> _Problems to solve_:
1 - Summarize the talk transcript in two sentences.
2 - Write out everything in the talk transcript from "It's hard for" down to "way they are.".
3 - Extend the talk transcript, picking up right after its last sentence.

But in your heart you may feel that way because that's the way you feel about yourself. I sometimes feel that way with people and if I let them know without preparing them they sometimes get upset with me. You know what I mean? In other words, I feel like this happy moment's pretty much the same as this sad moment. I feel that way about other people too. Sorry. Just because somebody's happy doesn't mean I don't wish them to be happy. And just because they're sad doesn't mean I don't wish them to be happy. They accept that they're sad, and I wish that they were happy. But I don't wish they were different from what they are. This is really hard for people. They somehow can't get that you want somebody to be well even though you accept that they're sick. They think you should hate that they're sick and wish that they were well. But it turns out it doesn't work like that. I'm kind of sorry. but it ain't like that. If you don't like the way somebody is, you know, if you don't appreciate the way they are, if you're not joyful about the way they are when they're sick, then you're not recognizing and you're setting the example of, I don't want you to be happy right now.

[44:29]

It's hard for people to get there. Okay? That's a lot, right? You probably see it. I guess. Are you? Just let me say, huh? What? Hmm. Let's say a person's sick. Let's say a person's unhappy. Sick and unhappy. You wish them to be happy. You wish that they were happy. But right now, before they get happy, you appreciate the way they are.

[45:34]

They may never get happy. Matter of fact, be waiting to get happy until you stop trying to make them different from what they are, like your own children. You wish them to be happy, but if you don't appreciate this miserable little twisted pouting, if you don't appreciate that person, they've got to keep doing that until you know who they are. Then they can say, okay, now I can accept and go along with this happiness program. In other words, if you don't accept that the way they are in their unhappy state is basically the same as they are in their happy state, you have not brought the full sense of happiness in this person. So you've got an unhappy person, you've got an unhappy self, Do you wish that you weren't this way? Do you disrespect the way you are? Do you say this is really like... In other words, you don't see that when you're unhappy and you're happy, there's not really a difference.

> _Raw data_:
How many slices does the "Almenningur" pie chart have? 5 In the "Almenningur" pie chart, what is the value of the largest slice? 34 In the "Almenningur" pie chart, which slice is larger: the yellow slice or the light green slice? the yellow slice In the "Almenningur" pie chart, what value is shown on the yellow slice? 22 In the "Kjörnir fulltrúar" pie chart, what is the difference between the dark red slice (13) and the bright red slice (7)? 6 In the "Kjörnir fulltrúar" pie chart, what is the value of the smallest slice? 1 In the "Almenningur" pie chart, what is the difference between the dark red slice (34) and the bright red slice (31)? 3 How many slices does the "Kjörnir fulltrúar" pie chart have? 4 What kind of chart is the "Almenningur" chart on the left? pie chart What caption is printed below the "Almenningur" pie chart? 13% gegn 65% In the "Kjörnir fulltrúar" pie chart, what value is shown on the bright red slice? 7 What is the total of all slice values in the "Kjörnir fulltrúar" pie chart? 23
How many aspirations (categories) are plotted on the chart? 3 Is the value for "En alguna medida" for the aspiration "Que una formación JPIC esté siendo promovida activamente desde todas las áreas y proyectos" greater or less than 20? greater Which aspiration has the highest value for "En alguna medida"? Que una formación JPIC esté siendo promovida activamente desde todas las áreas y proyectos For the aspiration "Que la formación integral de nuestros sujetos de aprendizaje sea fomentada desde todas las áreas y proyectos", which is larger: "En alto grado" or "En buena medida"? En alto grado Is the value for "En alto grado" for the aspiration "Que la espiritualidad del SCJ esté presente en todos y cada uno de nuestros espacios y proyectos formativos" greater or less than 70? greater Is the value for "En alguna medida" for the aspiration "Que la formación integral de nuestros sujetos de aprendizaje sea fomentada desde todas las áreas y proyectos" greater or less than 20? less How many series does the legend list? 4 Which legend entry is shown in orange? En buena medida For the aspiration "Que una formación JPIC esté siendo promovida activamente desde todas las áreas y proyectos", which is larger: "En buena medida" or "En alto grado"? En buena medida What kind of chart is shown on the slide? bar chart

> _Task-by-task answers_:
1 - The speaker says that wishing someone to be happy does not mean wishing they were different from what they are, even when they are sad or sick, and that people find this hard to accept. Unless a person's unhappy state is appreciated as basically the same as their happy state, they may have to keep showing it until they are known for who they are, and the same holds for one's own unhappiness.

2 -
It's hard for people to get there. Okay? That's a lot, right? You probably see it. I guess. Are you? Just let me say, huh? What? Hmm. Let's say a person's sick. Let's say a person's unhappy. Sick and unhappy. You wish them to be happy. You wish that they were happy. But right now, before they get happy, you appreciate the way they are.

3 -
[46:40]

You don't see that when you're happy and unhappy, there's not a difference, that they're the same. You don't see that? Well, if you don't see that, then you might, when you're unhappy, wish you weren't that way. Because it's different from being happy. Right? That interferes with being able to help people be happy. Which you want to do. Happiness is great, right? We want that for ourselves. We want it for other people. Joy is wonderful. We want that for ourselves. We want that for others. Happiness and joy, joy is an aspect of love, but love goes away even when there's unhappiness. It isn't like turn unhappiness on and the love goes away. Buddha's love and Buddha's happiness is that no matter what happens, there's love. Love cannot be stopped and nothing can stop love. Love is not stopped. Love is like coursing through everything.

[47:45]

It has not been stopped. You can only ignore it. That's called ignorance. You can ignore it, but it's still there. If someone is miserable, you love them. You wish them to be happy. You appreciate them the way they are now. And wishing them to be happy has something to do with the fact that you appreciate them the way they are now. You don't think, oh, miserable, blah, blah, blah person, I don't like you, I wish you were happy. It's more like, I love you, I wish you were happy. I love you the way you are right now. Now, if you're unhappy now, I love you in your unhappy state. If I'm unhappy now, I love myself in my unhappy state. I don't like to say, okay, I'm unhappy, I'm miserable, I wish I was happy, and I hate the way I am. I don't so much love the way I am, I love this life that's miserable right now.

[48:48]

And I wish this person to be happy. But if that doesn't take effect in the next minute or ten or two weeks or twenty years, I'm going to keep loving this person every moment of the time. I'm going to hold their hand through all this difficulty. And if it gets more difficult, I'll keep holding their hand. I'll keep holding my hand. If it gets more difficult, I'll keep holding my hand. I'll keep holding my body. I'll keep being me no matter how bad it gets. Because I always feel the same love. Getting the picture? Is this kind of like quite an attainment? Yes. Is this like love? Like big time? Yeah. So anyway, some people could satisfy the first three, but not the last one.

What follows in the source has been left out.